ENTRIES PROVIDED:
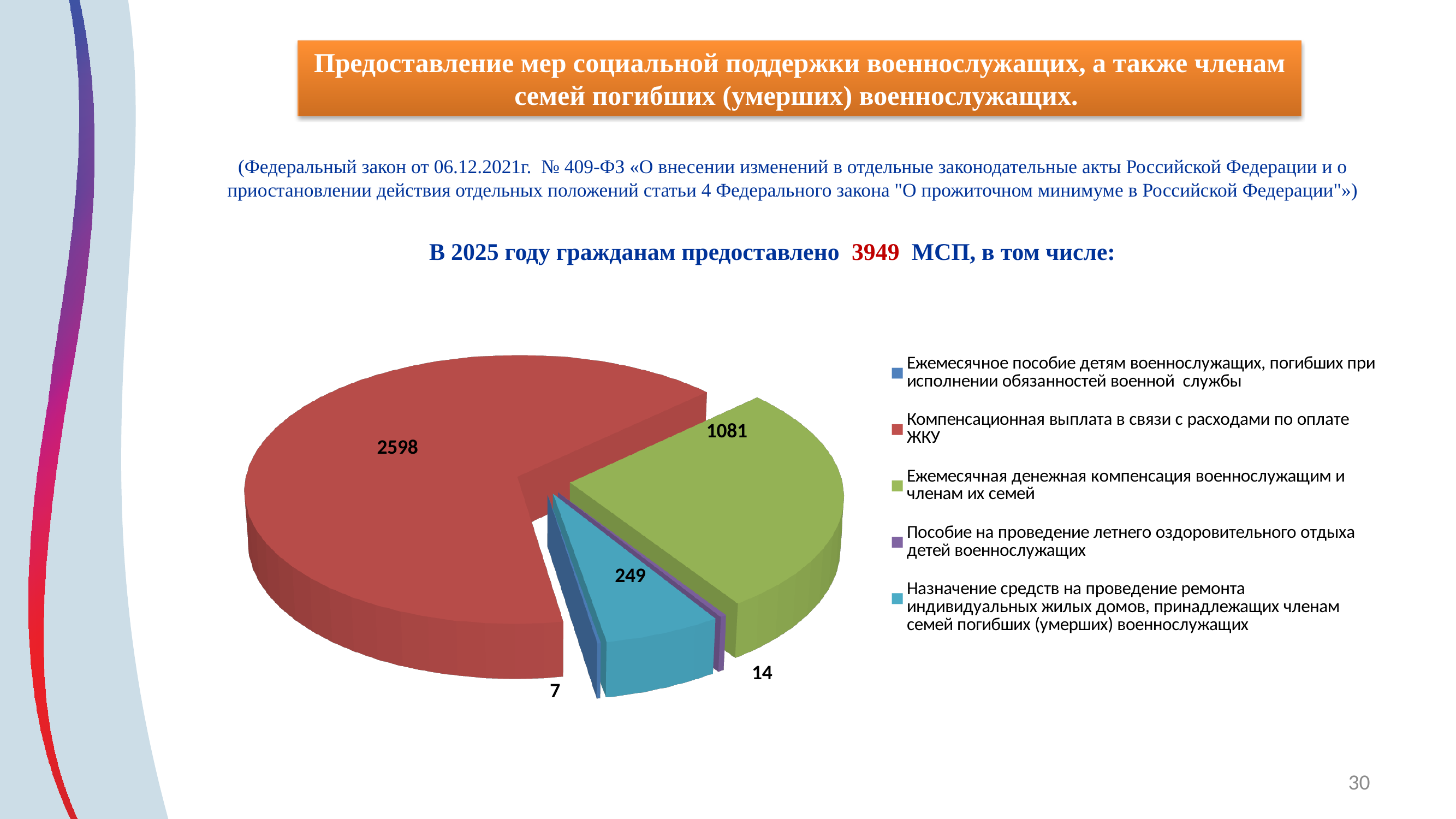
Which category has the smallest slice of the pie chart? Ежемесячное пособие детям военнослужащих, погибших при исполнении обязанностей военной службы What is the value for "Назначение средств на проведение ремонта индивидуальных жилых домов, принадлежащих членам семей погибших (умерших) военнослужащих"? 249 What is the value for "Ежемесячная денежная компенсация военнослужащим и членам их семей"? 1081 What is the difference between the values for "Компенсационная выплата в связи с расходами по оплате ЖКУ" and "Ежемесячная денежная компенсация военнослужащим и членам их семей"? 1517 Which category has the largest slice of the pie chart? Компенсационная выплата в связи с расходами по оплате ЖКУ What type of chart is shown on the slide? pie chart How many entries does the legend of the pie chart list? 5 How many slices does the pie chart have? 5 What is the value for "Компенсационная выплата в связи с расходами по оплате ЖКУ"? 2598 What is the value for "Ежемесячное пособие детям военнослужащих, погибших при исполнении обязанностей военной службы"? 7 Which colour represents "Ежемесячная денежная компенсация военнослужащим и членам их семей" in the pie chart? green What is the value for "Пособие на проведение летнего оздоровительного отдыха детей военнослужащих"? 14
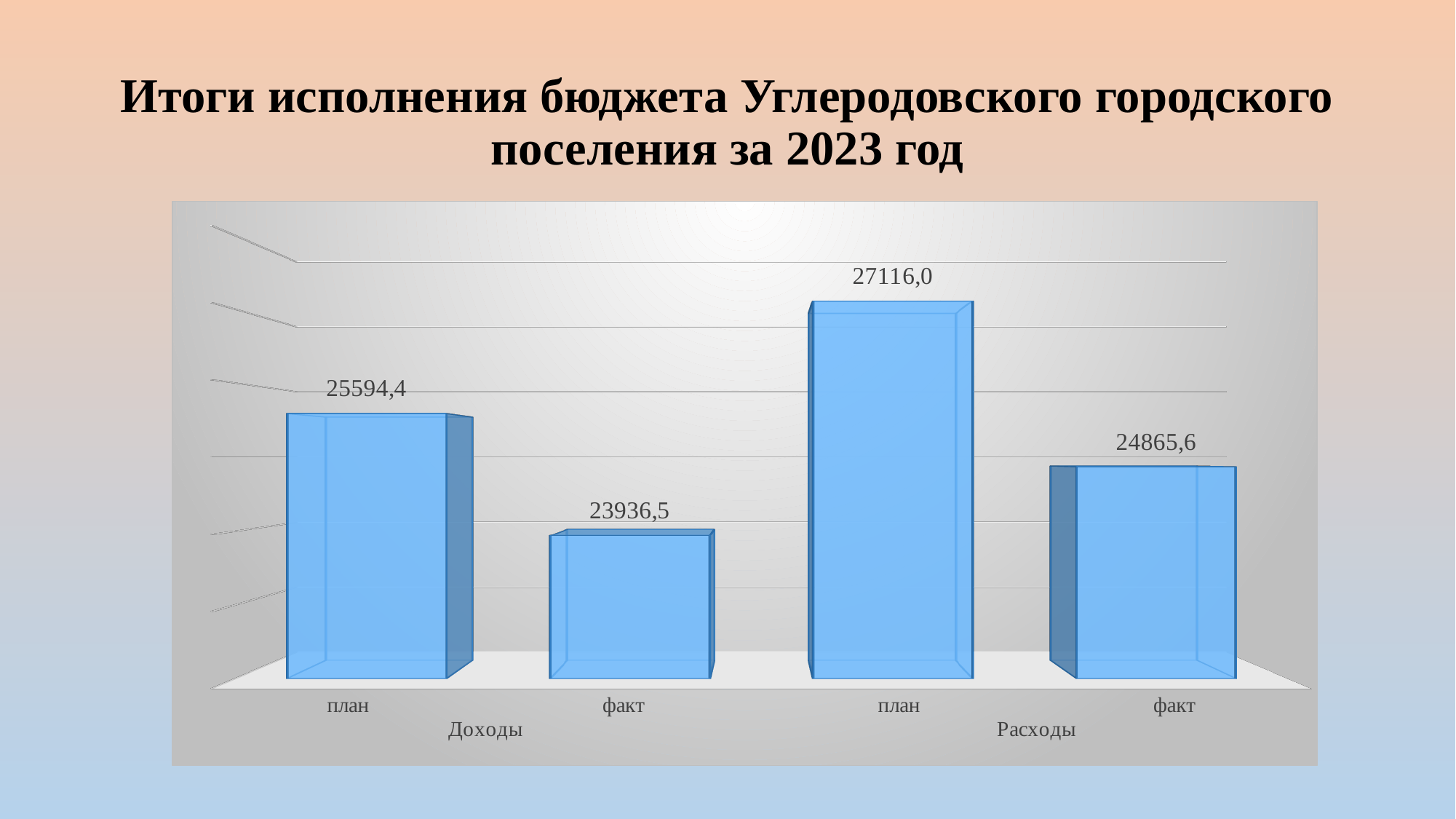
What is the title of the slide? Итоги исполнения бюджета Углеродовского городского поселения за 2023 год What is the value of the факт bar for Расходы? 24865,6 What is the value of the план bar for Доходы? 25594,4 What is the value of the факт bar for Доходы? 23936,5 What is the difference between the план and факт values for Расходы? 2250,4 What is the value of the план bar for Расходы? 27116,0 How many bars are plotted in the chart? 4 Which is larger, the факт value for Доходы or the факт value for Расходы? факт for Расходы Which bar has the highest value? Расходы план What kind of chart is shown on the slide? Bar chart What is the difference between the план and факт values for Доходы? 1657,9 Which bar has the lowest value? Доходы факт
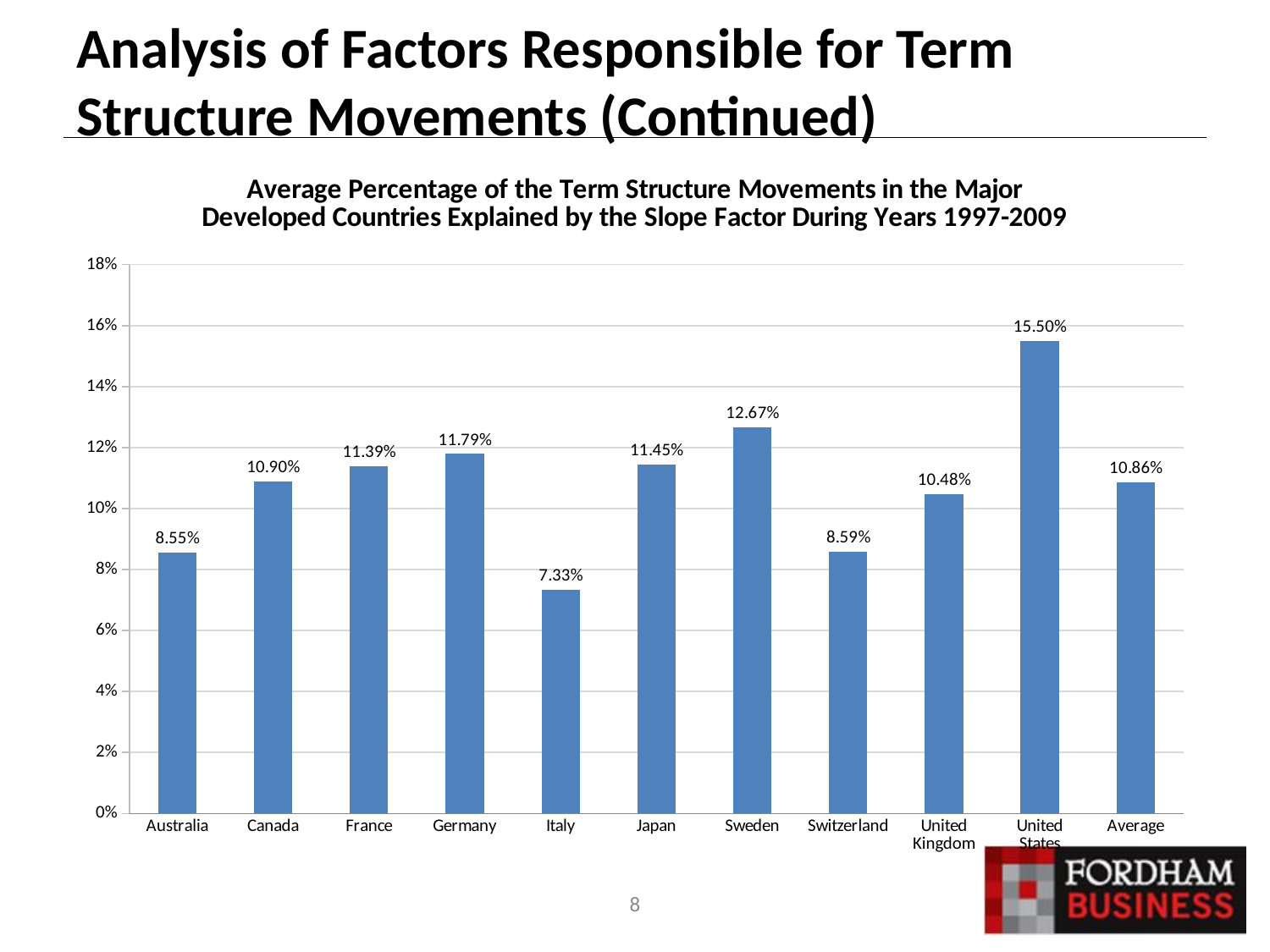
What is the value shown for Average? 10.86% Which category has the highest value? United States What is the value for the United Kingdom? 10.48% What is the value for Germany? 11.79% Which is larger, the value for Japan or the value for France? Japan Is the value for Switzerland greater or less than 10%? less What kind of chart is shown on the slide? bar chart How many categories are shown on the x axis? 11 What years does the chart title say the data covers? 1997-2009 What is the difference between the values for the United States and Italy? 8.17% What is the difference between the values for Sweden and Canada? 1.77% Which category has the lowest value? Italy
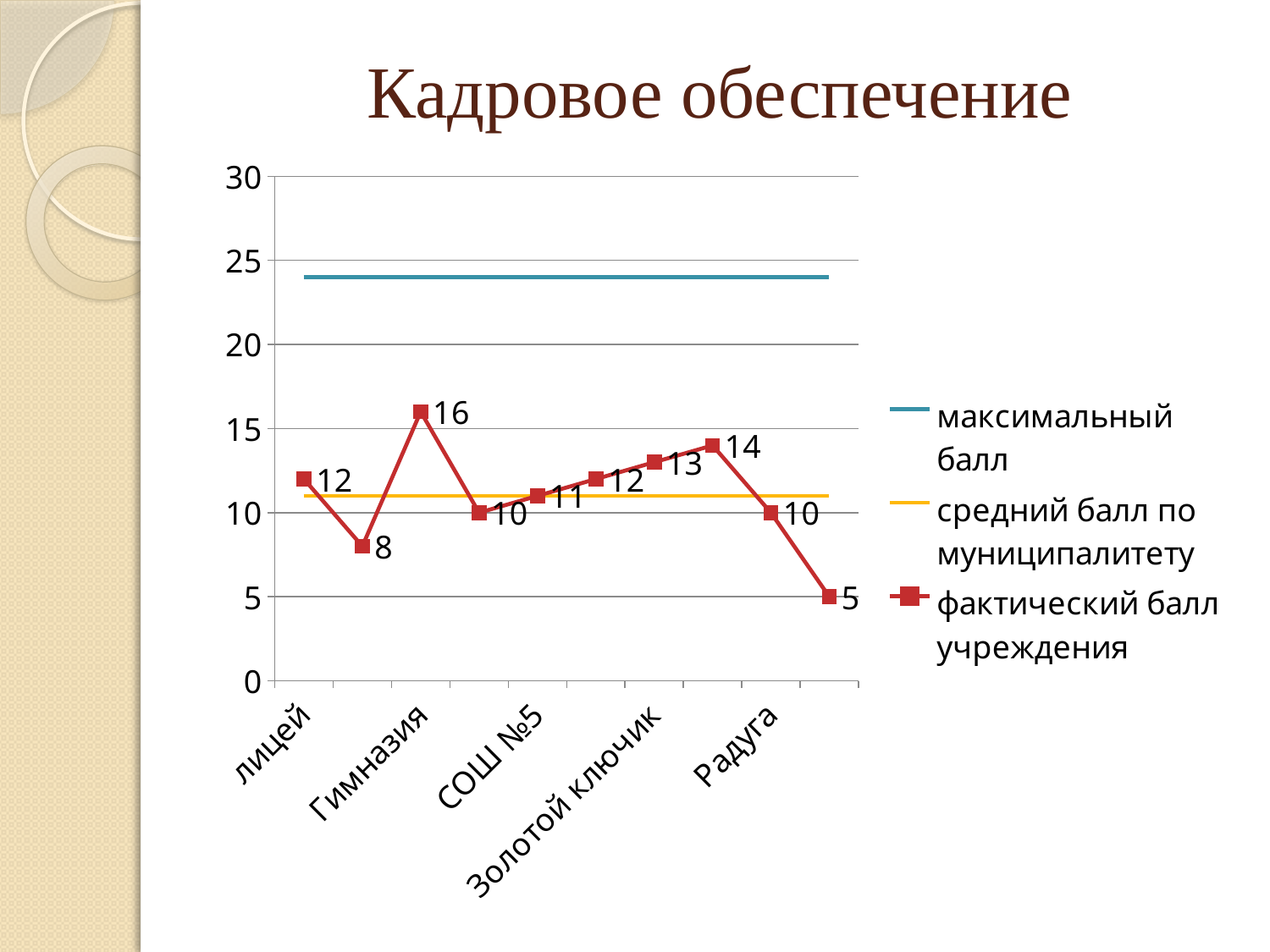
What is the difference between the фактический балл учреждения values for Гимназия and лицей? 4 What is the фактический балл учреждения value for СОШ №5? 11 What is the фактический балл учреждения value for Золотой ключик? 13 What is the фактический балл учреждения value for Гимназия? 16 What kind of chart is shown on the slide? line chart What is the lowest value labelled on the фактический балл учреждения line? 5 Is the value of the максимальный балл line greater or less than 20? greater How many series does the legend list? 3 Which labelled category has the highest фактический балл учреждения? Гимназия Which has the larger фактический балл учреждения, Золотой ключик or Радуга? Золотой ключик What is the фактический балл учреждения value for лицей? 12 What is the фактический балл учреждения value for Радуга? 10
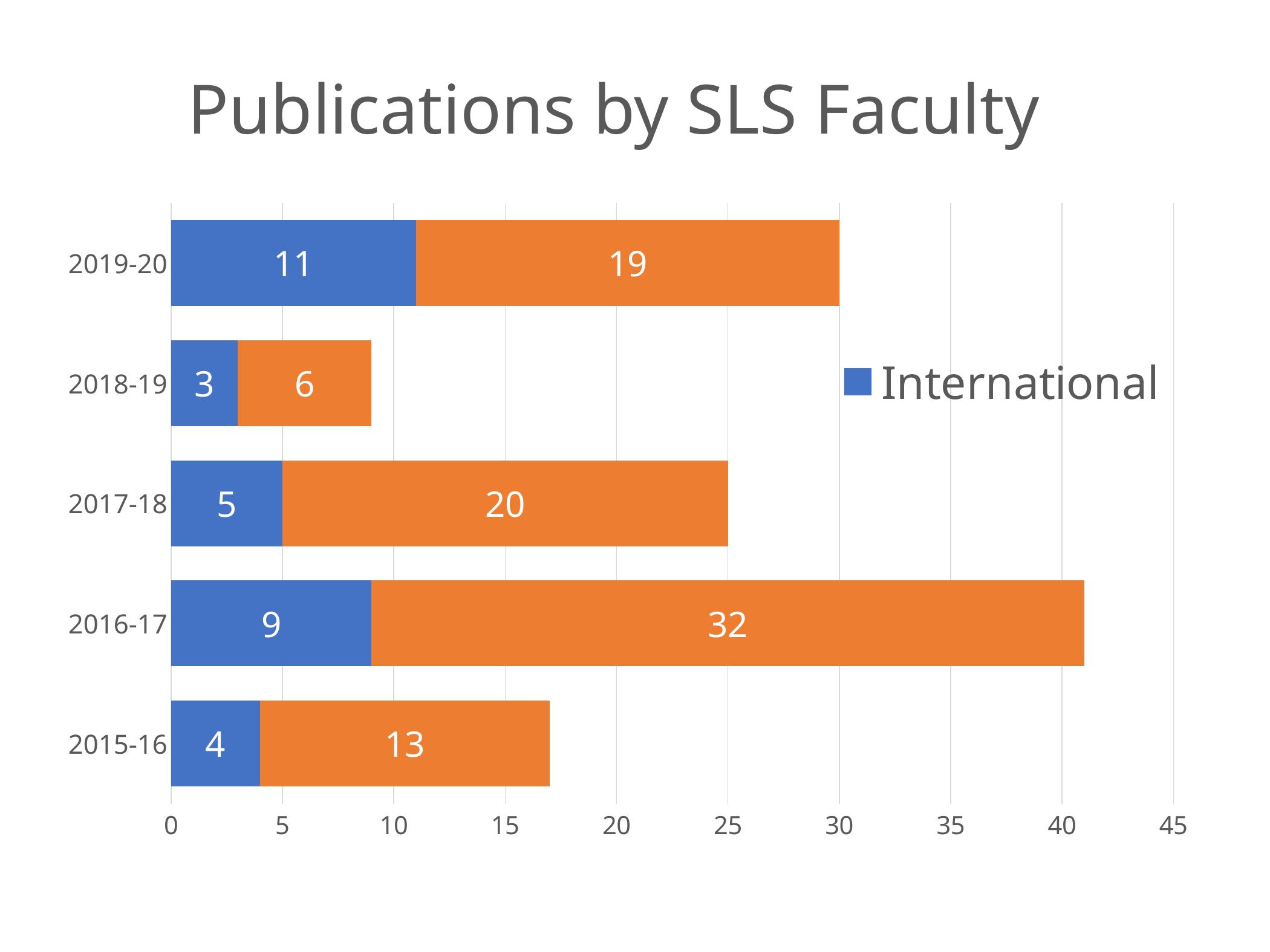
What is the International value for 2016-17? 9 What is the total of the stacked bar for 2019-20? 30 What is the International value for 2018-19? 3 How many year categories are shown on the chart? 5 Which year has the highest International value? 2019-20 Which year has the lowest International value? 2018-19 What is the total of the stacked bar for 2016-17? 41 What is the International value for 2019-20? 11 What is the title of the chart? Publications by SLS Faculty What is the difference between the International values for 2019-20 and 2017-18? 6 What type of chart is shown on the slide? Stacked bar chart Which is larger, the International value for 2016-17 or for 2015-16? 2016-17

TASK REQUIREMENTS: Which lines of the listing contain the string "план"? Pull out each of those lines in full, treating uppercase and lowercase letters as different.

PROBLEM SOLUTION:
What is the title of the slide? Итоги исполнения бюджета Углеродовского городского поселения за 2023 год What is the value of the факт bar for Расходы? 24865,6 What is the value of the план bar for Доходы? 25594,4 What is the value of the факт bar for Доходы? 23936,5 What is the difference between the план and факт values for Расходы? 2250,4 What is the value of the план bar for Расходы? 27116,0 How many bars are plotted in the chart? 4 Which is larger, the факт value for Доходы or the факт value for Расходы? факт for Расходы Which bar has the highest value? Расходы план What kind of chart is shown on the slide? Bar chart What is the difference between the план and факт values for Доходы? 1657,9 Which bar has the lowest value? Доходы факт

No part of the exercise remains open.